Understanding Geometry is part of the Mathematical Reasoning series which I selected for inclusion among my Top Picks. Understanding Geometry differs significantly enough from the rest of the series to warrant its own review.
The Mathematical Reasoning series (for preK through sixth grade), along with some other elementary math programs such as Singapore Math/Primary Mathematics, are quite advanced by the end of sixth grade. Rather than push students into algebra, the option selected here is to offer serious geometry for students who might be in grades seven through nine.
Understanding Geometry can be used in junior high as a one-year course or over two years if supplemented with other math learning. It might be used as a high school course but it does not go as far in depth as do most high school courses, and it does not include trigonometry. Nevertheless, it does teach all of the other key topics of a high school geometry course, including proofs—sufficient coverage for a high school credit. An answer key is included at the back.
The author acknowledges that students might need “more exercises per topic.” Instruction is thorough but there are significantly fewer practice problems, no review problems, and no quizzes or tests. You can create additional worksheets for free at sites such as http://www.math-aids.com/Geometry/, but these worksheets and most I could find online for free are suitable only up through eighth grade. They do not provide practice for all concepts taught in this book. Books such as Mark Twain Media’s Geometry Practice workbook might be more useful as supplements. The limited number of practice problems and lack of assessment tools are the only negative issues I see with this course.
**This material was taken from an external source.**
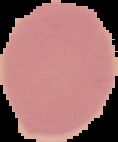 Cell region segmented out of the field of view; the surrounding area is masked to black. From a thin blood film. Result: no Plasmodium parasites seen. Image is 118×142 pixels.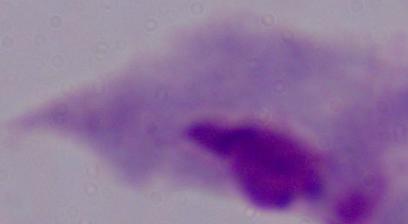

A trichomonad is shown. Micrograph. Captured at 1000x magnification.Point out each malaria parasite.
Before starting Understanding Geometry, students need to understand enough algebra to understand how to write and work with algebraic equations for lines. This is a math-based approach to geometry as is used in other high school level geometry courses (and in contrast to Key to Geometry which teaches concepts without mathematical computation.) Students use symbolic language and equations. If students have been adequately prepared with prior courses such as those in the Mathematical Reasoning series, they should have no problem. Coming from some other programs, students might need to have completed a seventh or eighth grade level program before tackling Understanding Geometry. Sample pages can be viewed at the publisher’s website so you can judge whether or not a student is ready for the course. (click here)
Understanding Geometry sometimes uses inductive methods where students “discover” mathematical concepts through explorations, but it also uses direct instruction. Students are presented with some standard problems such as determining the volume of a cylinder. However, many problems ask students to explain their reasoning or describe a problem-solving strategy. Critical thinking is stressed throughout the course. In addition, students learn how to do geometric constructions with a compass and straightedge, a strategy that I think is especially helpful for understanding some geometry concepts.
Like the rest of the Mathematical Reasoning series, this worktext is printed in full-color with many illustrations. A large type font and limited amount of information per page make this much more manageable and unintimidating than most geometry courses.
I would recommend it for junior high students who want to get a jump on high school geometry and who will follow up with more intensive geometry later on. I would also recommend it for high school students who need a less-challenging option or for those who might even use it alongside another course. It might be a particularly good choice as a supplement for those using the classic Saxon series for high school math who want to cover more geometry earlier in the high school years.